Der berichtete Nutzen von psychedelischen Mikrodosen scheint ein Placebo-Effekt zu sein
04.04.2021 Positive psychologische Effekte, die mit der Einnahme von kleinen Dosen (der sogenannten Mikrodosierung) psychedelischer Drogen (Psychedelika / Halluzinogene) in Verbindung gebracht werden, sind wahrscheinlich das Ergebnis der Erwartungen der Nutzer (also eines Placebo-Effekts) legt eine in eLife veröffentlichte Studie nahe.
Die Studie – die bisher größte placebokontrollierte Studie zu Psychedelika – verwendete einen innovativen „selbstverblindenden Citizen Science“-Ansatz, bei dem Menschen, die bereits Mikrodosen einnahmen, ihre eigene Placebo-Kontrolle nach Online-Anweisungen durchführten. Die Ergebnisse der Studie könnten zukünftige Real-World-Studien beeinflussen, schreiben die Studienautoren.
Sind Mikrodosierungen von Psychedelika wirksam?
Es gibt ein erneutes Interesse an der Frage, ob Psychedelika eine nützliche Behandlung für Depressionen, Süchte, Zwangsstörungen und andere psychische Erkrankungen sein könnten. Wenige kleine Studien haben zuvor nahegelegt, dass Mikrodosen – kleine Dosen psychedelischer Drogen, die ein- bis dreimal pro Woche eingenommen werden – das Wohlbefinden, die Kreativität und die allgemeine kognitive Leistung von Menschen verbessern können.
Aber vielen dieser Studien fehlt eine Kontrollgruppe von Teilnehmern, die eine ‚Scheinpille‘ einnehmen, um festzustellen, ob diese positiven Effekte das Ergebnis der Wirkung der Droge sind, oder das Ergebnis der Erwartung der Teilnehmer auf einen Nutzen – der sogenannte Placebo-Effekt. Anekdotische Berichte über den Nutzen der Mikrodosierung sind mit ziemlicher Sicherheit durch den Placebo-Effekt verzerrt, sagt der Hauptautor Balázs Szigeti, ein wissenschaftlicher Mitarbeiter am Imperial College London, UK.

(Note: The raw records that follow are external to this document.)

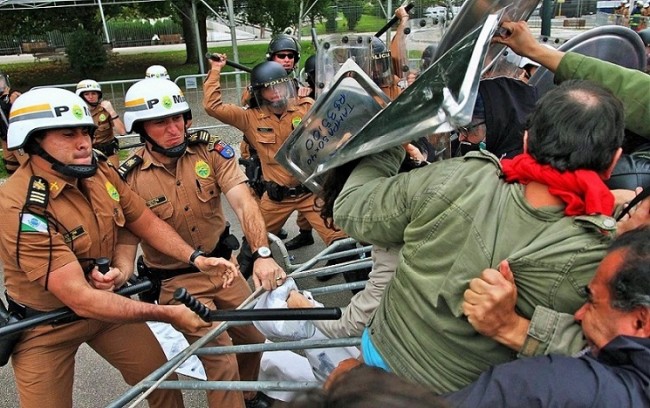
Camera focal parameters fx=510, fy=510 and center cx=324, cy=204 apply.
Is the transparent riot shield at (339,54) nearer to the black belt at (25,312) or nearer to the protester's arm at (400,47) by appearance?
the protester's arm at (400,47)

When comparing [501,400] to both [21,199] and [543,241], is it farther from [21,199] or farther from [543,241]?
[21,199]

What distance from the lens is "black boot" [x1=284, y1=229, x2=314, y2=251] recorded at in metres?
5.62

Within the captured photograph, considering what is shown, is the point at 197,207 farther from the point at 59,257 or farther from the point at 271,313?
the point at 271,313

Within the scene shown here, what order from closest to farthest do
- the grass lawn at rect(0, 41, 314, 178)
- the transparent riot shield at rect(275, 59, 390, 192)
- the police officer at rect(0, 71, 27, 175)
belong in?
the transparent riot shield at rect(275, 59, 390, 192), the police officer at rect(0, 71, 27, 175), the grass lawn at rect(0, 41, 314, 178)

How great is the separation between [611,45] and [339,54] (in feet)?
5.22

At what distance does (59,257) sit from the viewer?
2152 mm

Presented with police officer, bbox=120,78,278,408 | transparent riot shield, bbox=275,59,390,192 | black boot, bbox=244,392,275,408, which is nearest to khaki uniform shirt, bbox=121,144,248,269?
police officer, bbox=120,78,278,408

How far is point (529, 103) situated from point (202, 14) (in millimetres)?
17477

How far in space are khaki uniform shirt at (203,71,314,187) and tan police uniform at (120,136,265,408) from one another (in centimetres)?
149

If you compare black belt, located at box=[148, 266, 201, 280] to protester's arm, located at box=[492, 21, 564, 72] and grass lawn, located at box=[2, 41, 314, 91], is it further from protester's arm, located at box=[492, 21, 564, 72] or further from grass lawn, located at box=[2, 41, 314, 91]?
grass lawn, located at box=[2, 41, 314, 91]

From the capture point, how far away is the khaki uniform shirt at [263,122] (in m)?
4.71

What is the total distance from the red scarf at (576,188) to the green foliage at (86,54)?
21.8 metres

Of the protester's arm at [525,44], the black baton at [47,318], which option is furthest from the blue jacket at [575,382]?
the black baton at [47,318]

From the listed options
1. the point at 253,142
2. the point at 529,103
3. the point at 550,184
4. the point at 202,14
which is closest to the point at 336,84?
the point at 550,184
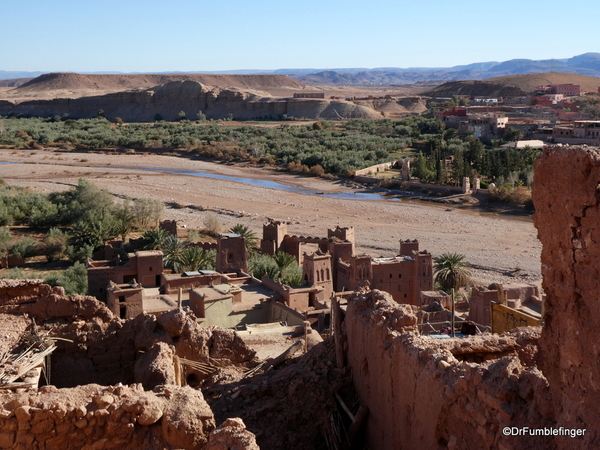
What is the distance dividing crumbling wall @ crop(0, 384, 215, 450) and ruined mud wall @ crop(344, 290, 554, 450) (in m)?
1.95

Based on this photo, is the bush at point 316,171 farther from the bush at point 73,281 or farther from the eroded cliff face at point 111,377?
the eroded cliff face at point 111,377

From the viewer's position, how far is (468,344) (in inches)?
311

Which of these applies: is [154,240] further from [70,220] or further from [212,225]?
[70,220]

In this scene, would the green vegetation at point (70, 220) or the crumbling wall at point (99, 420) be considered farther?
the green vegetation at point (70, 220)

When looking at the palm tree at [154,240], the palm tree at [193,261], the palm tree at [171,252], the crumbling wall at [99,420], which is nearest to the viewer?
the crumbling wall at [99,420]

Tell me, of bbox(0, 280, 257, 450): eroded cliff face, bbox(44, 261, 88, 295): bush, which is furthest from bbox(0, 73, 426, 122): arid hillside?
bbox(0, 280, 257, 450): eroded cliff face

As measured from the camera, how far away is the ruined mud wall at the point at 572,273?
15.9 feet

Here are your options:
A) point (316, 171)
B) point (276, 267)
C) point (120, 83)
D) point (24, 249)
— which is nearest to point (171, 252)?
point (276, 267)

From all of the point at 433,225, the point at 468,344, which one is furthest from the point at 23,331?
the point at 433,225

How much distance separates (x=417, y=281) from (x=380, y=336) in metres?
11.6

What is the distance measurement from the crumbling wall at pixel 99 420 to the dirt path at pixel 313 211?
65.7 ft

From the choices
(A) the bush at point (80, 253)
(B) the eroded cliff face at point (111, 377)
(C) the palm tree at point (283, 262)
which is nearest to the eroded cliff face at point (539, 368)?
(B) the eroded cliff face at point (111, 377)

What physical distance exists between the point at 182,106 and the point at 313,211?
6819 centimetres

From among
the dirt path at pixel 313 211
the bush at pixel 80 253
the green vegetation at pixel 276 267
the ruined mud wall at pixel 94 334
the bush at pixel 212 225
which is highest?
the ruined mud wall at pixel 94 334
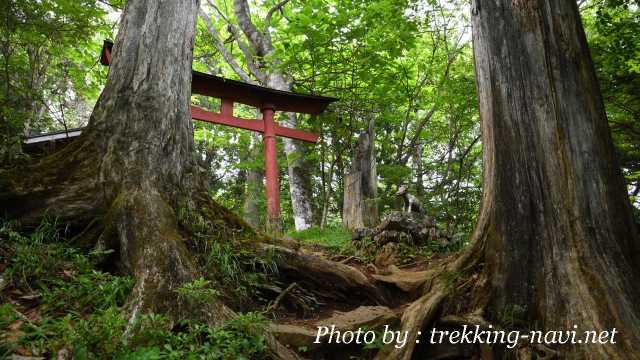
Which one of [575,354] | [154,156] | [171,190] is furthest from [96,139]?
[575,354]

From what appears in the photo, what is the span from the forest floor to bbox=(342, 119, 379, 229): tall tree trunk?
4017 millimetres

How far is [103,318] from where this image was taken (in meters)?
2.43

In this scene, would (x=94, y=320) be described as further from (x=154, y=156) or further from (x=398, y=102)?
(x=398, y=102)

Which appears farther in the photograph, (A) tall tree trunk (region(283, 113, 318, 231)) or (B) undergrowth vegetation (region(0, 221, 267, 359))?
(A) tall tree trunk (region(283, 113, 318, 231))

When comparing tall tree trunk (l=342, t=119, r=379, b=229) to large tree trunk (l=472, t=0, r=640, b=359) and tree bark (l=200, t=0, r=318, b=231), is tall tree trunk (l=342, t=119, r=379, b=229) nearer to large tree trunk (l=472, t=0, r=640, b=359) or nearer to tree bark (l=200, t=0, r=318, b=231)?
tree bark (l=200, t=0, r=318, b=231)

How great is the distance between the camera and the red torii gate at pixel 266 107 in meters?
8.67

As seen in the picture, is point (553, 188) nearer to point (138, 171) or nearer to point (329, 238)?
point (138, 171)

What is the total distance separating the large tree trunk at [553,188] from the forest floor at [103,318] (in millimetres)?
1241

Szigeti und Kollegen entwarfen eine Citizen-Science-Studie, an der Personen, die bereits Microdosing betrieben, online teilnehmen konnten. Zunächst folgten die 191 Teilnehmer einer Setup-Prozedur, bei der Placebo-Pillen mit Mikrodosierungen gemischt wurden. Nach dem Setup hatten die Teilnehmer ein Set von Kapseln, ohne zu wissen, welche ein Placebo und welche eine Mikrodosis waren.
Die Autoren bezeichnen diesen Prozess als „Selbstverblindung“, da die Teilnehmer nicht mehr wussten, was sie einnahmen. Mit Hilfe von Barcodes konnten die Wissenschaftler verfolgen, wer Mikrodosen oder Placebos eingenommen hatte. Die Teilnehmer füllten dann Umfragen über ihre Erfahrungen aus und absolvierten online kognitive Tests, während sie die Pillen über einen Zeitraum von vier Wochen einnahmen.

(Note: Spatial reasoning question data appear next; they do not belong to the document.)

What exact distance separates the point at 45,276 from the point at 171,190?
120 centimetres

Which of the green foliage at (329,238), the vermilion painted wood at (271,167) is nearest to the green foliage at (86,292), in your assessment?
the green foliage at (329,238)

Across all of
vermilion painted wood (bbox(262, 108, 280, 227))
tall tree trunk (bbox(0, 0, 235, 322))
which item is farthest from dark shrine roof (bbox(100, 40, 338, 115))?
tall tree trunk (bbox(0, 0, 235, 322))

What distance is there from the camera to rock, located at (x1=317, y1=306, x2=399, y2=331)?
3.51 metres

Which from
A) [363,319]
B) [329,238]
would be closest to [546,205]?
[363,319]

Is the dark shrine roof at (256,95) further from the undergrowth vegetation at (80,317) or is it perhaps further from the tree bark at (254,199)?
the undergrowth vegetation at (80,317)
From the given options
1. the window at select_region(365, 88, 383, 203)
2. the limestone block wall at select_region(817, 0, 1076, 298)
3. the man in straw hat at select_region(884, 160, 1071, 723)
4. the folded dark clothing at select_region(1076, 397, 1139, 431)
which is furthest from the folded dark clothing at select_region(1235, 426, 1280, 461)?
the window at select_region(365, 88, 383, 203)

Placebo-ähnliche Erwartungseffekte
Die Teilnehmer, die die echten psychoaktiven Medikamente einnahmen, und diejenigen, die unwissentlich die Placebos einnahmen, berichteten über ähnliche psychologische Nutzen. Die Ergebnisse waren gemischt:
Auf der einen Seite beobachteten die Forscher den Nutzen der Mikrodosierung bei einer Reihe von psychologischen Messwerten, auf der anderen Seite konnten die gleichen Vorteile bei den Teilnehmern beobachtet werden, die Placebos einnahmen, erklärt Szigeti.

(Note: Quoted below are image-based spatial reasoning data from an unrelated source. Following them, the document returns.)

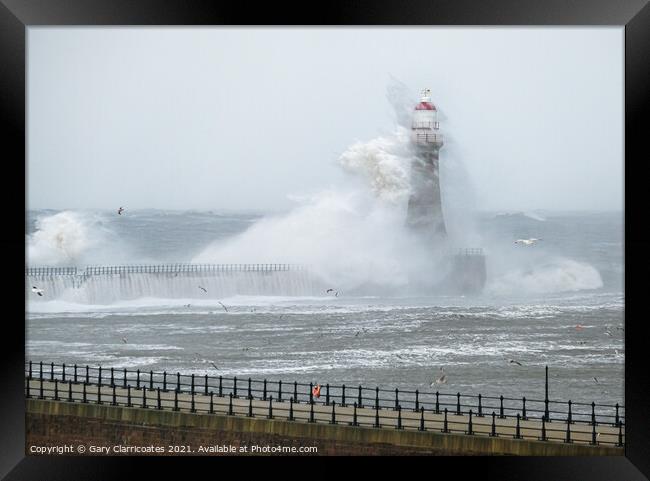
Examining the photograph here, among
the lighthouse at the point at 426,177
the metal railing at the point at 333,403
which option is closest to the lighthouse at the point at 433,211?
the lighthouse at the point at 426,177

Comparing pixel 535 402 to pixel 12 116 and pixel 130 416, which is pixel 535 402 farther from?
pixel 12 116

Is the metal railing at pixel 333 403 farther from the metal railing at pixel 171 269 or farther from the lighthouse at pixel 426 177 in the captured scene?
the lighthouse at pixel 426 177

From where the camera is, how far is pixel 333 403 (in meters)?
12.6

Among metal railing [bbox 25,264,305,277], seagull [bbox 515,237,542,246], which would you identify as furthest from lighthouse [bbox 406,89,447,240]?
metal railing [bbox 25,264,305,277]

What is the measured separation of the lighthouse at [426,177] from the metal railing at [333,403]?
1628 millimetres

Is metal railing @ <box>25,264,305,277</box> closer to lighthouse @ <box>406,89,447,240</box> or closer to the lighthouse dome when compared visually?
lighthouse @ <box>406,89,447,240</box>

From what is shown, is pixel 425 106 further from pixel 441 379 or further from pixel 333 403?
pixel 333 403

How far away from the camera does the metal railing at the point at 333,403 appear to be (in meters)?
12.5

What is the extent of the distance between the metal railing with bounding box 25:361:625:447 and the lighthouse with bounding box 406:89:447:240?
1.63m

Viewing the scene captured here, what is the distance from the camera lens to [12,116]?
Result: 12164 mm

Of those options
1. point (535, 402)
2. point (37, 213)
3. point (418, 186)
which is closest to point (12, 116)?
point (37, 213)

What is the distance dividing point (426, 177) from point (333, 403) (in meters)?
2.49

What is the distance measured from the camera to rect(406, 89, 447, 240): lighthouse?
1321 centimetres

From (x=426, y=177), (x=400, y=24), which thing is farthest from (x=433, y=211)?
(x=400, y=24)
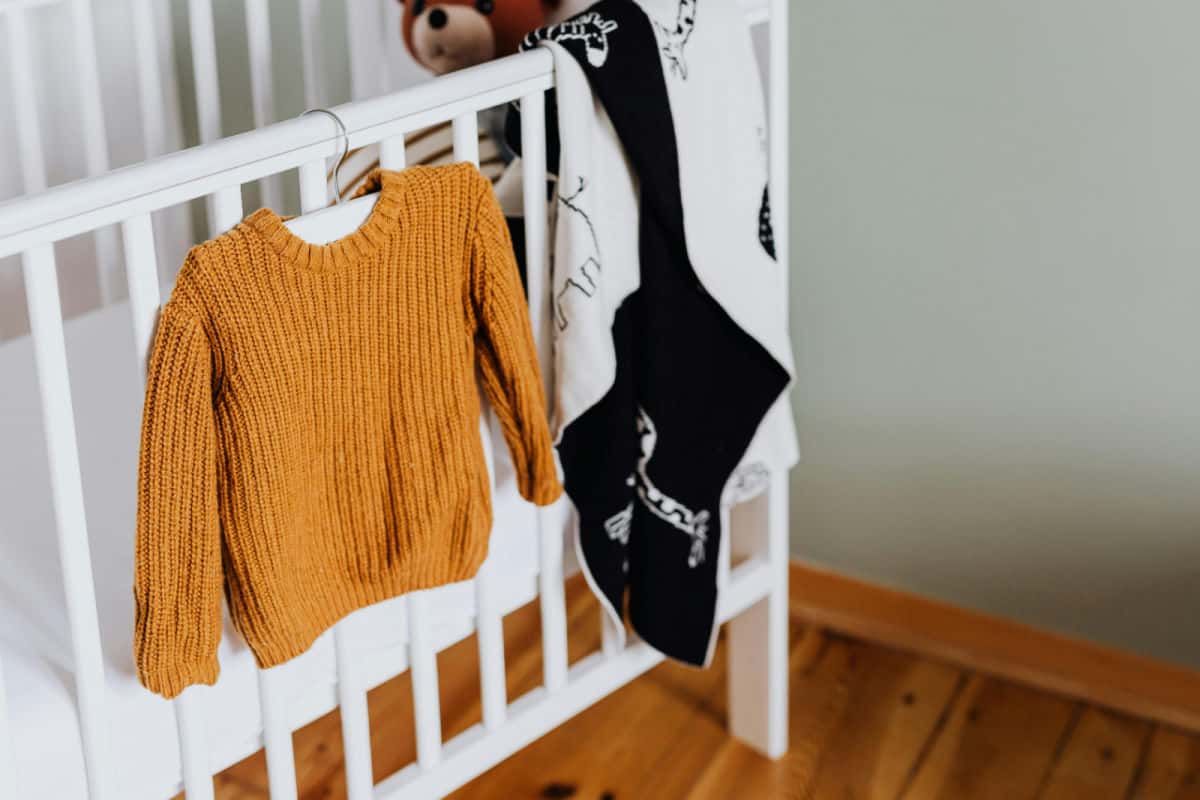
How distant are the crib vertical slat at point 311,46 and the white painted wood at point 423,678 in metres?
0.72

Diese Ergebnisse legen nahe, dass der Nutzen nicht auf das Medikament zurückzuführen ist, sondern eher auf die Placebo-ähnlichen Erwartungseffekte. Viele Teilnehmer, die über positive Effekte während der Einnahme des Placebos berichteten, waren schockiert, als sie nach der Studie erfuhren, dass sie nicht das wirkliche Psychedelikum eingenommen hatten.
Die Autoren geben zu bedenken, dass die Ergebnisse nicht so zuverlässig sind wie die Ergebnisse einer traditionellen placebokontrollierten Studie, da die Teilnehmer ihr Medikament vom Schwarzmarkt bezogen. Der Citizen-Science-Ansatz des Teams spiegelt jedoch genau die „reale Mikrodosierung“ wider – also die Art und Weise, wie die Mikrodosierung von Psychedelika in der Praxis durchgeführt wird.
© arznei-news.de – Quellenangabe: eLife, 2021; 10 DOI: 10.7554/eLife.62878.